• by cs702 on 12/11/2017, 1:20:07 PM

    TPUs are only one part of this eye-opening presentation. Skip to page 28, where Jeff starts talking about:

    * Using reinforcement learning so the computer can figure out how to parallelize code and models on its own. In experiments, the machine beats human-designed parallelization.

    * Replacing B-tree indices, hash maps, and Bloom filters with data-driven indices learned by deep learning models. In experiments, the learned indices outperform the usual stalwarts by a large margin in both computing cost and performance, and are auto-tuning.

    * Using reinforcement learning to manage datacenter power. Machine intelligence outperforms human-designed energy-management policies.

    * Using machine intelligence to replace user-tunable performance options in all software systems, eliminating the need to tweak them with command line parameters like --num-threads=16, --max-memory-use=104876, etc. Machine intelligence outperforms hand-tuning.

    * Using machine intelligence for all tasks currently managed with heuristics. For example, in compilers: instruction scheduling, register allocation, loop nest parallelization strategies, etc.; in networking: TCP window size decisions, backoff for retransmits, data compression, etc.; in operating systems: process scheduling, buffer cache insertion/replacement, file system prefetching, etc.; in job scheduling systems: which tasks/VMs to co-locate on same machine, which tasks to pre-empt, etc.; in ASIC design: physical circuit layout, test case selection, etc.
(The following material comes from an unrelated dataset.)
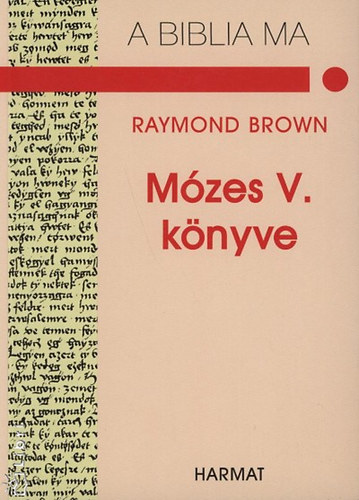 Raymond Brown - Mzes tdik knyve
Machine intelligence outperforms human heuristics.

    IN SHORT: machine intelligence (today, that means deep learning and reinforcement learning) is going to penetrate and ultimately control EVERY layer of the software stack, replacing human engineering with auto-tuning, self-improving, better-performing code.

    Eye-opening.

  • by cobookman on 12/11/2017, 6:07:05 AM

    Nvidia Titan V can do 110 TFLOPS, 12GB of 1.7 Gb/s Memory [1] and sells for 3,000$. TPU v2 does 180 TFLOPS, 64GB of 19.2Gb/s Memory [2].

    That's a heck of a performance boost for a chip that's likely costing google way less than the nvidia flagship.

    [1] http://www.tomshardware.com/news/nvidia-titan-v-110-teraflop...

  • by jamesblonde on 12/11/2017, 7:55:26 AM

    Great talk, with lots of new insights into what's happening at Google. I really think his point that ImageNet is the new Mnist now holds true. Even research labs should be buying DeepLearning11 servers (10 x 1080Ti) for $15k, and training large models in a reasonable amount of time. It may seem that Google are way ahead, but they are just doing synchronous SGD, and it was interesting to see the drop in prediction accuracy from 128 TPU2 cores to 256 TPU2 cores for ImageNet (76 -> 75% accuracy). So, the algorithms for dist. training aren't unknown, and with cheap hardware like the DL11 server, many well-financed research groups can compete with this.

  • by larelli on 12/11/2017, 7:38:17 AM

    It looks like this paper has more information: https://arxiv.org/pdf/1712.01208v1.pdf

  • by EvgeniyZh on 12/11/2017, 6:32:38 AM

    Was it filmed? If yes, when video will be available?

  • by nickpsecurity on 12/11/2017, 6:23:32 PM

    Great presentation. Far as application, I already thought this might be useful in lightweight, formal methods to spot problems and suggest corrections for failures in Rust's borrow checkers, separation logic on C programs, proof tactics, and static analysis tooling. For Rust example, the person might try to express a solution in the language that fails the borrow checker. If they can't understand why, they submit it to the system that attempts to spot where the problem is. The system might start with humans spotting it and restructuring the code to pass borrow checker. Every instance of those will feed into the learning system that might eventually do that on its own. There's also potential to use automated, equivalence checks/tests between user-submitted code and the AI's suggestions to help human-in-the-loop decide if it's worth review before passing onto the other person.

    In hardware, both digital and analog designers seem to use lots of heuristics in how they design things. Certainly could help there. Might be especially useful in analog due to small number of experienced engineers available.

  • by yeukhon on 12/11/2017, 4:17:38 AM

    While this is a collective work, honestly, after hearing about JD for so many years: is there anything he CAN’T do?

  • by 1024core on 12/10/2017, 9:38:42 PM

    This is some really cool stuff, I hope this submission gets more upvotes and reaches a wider audience.

  • by novaRom on 12/11/2017, 11:54:29 AM

    I speculate that Google will sell TPUv2 for as less as 500 USD per PCIe card already in 2018. Nvidia's Volta TensorCores are essentially the same: 32-bit accumulators and 16-bit multipliers, but GPUs are more general-purpose which is not necessary for Deep Learning since most intensive operation is dot-product (y+=w*x).

  • by nl on 12/11/2017, 1:14:52 AM

    That "Learned Index Structures" makes it pretty clear that Karpathy was right in his widely criticized "Software 2.0" piece.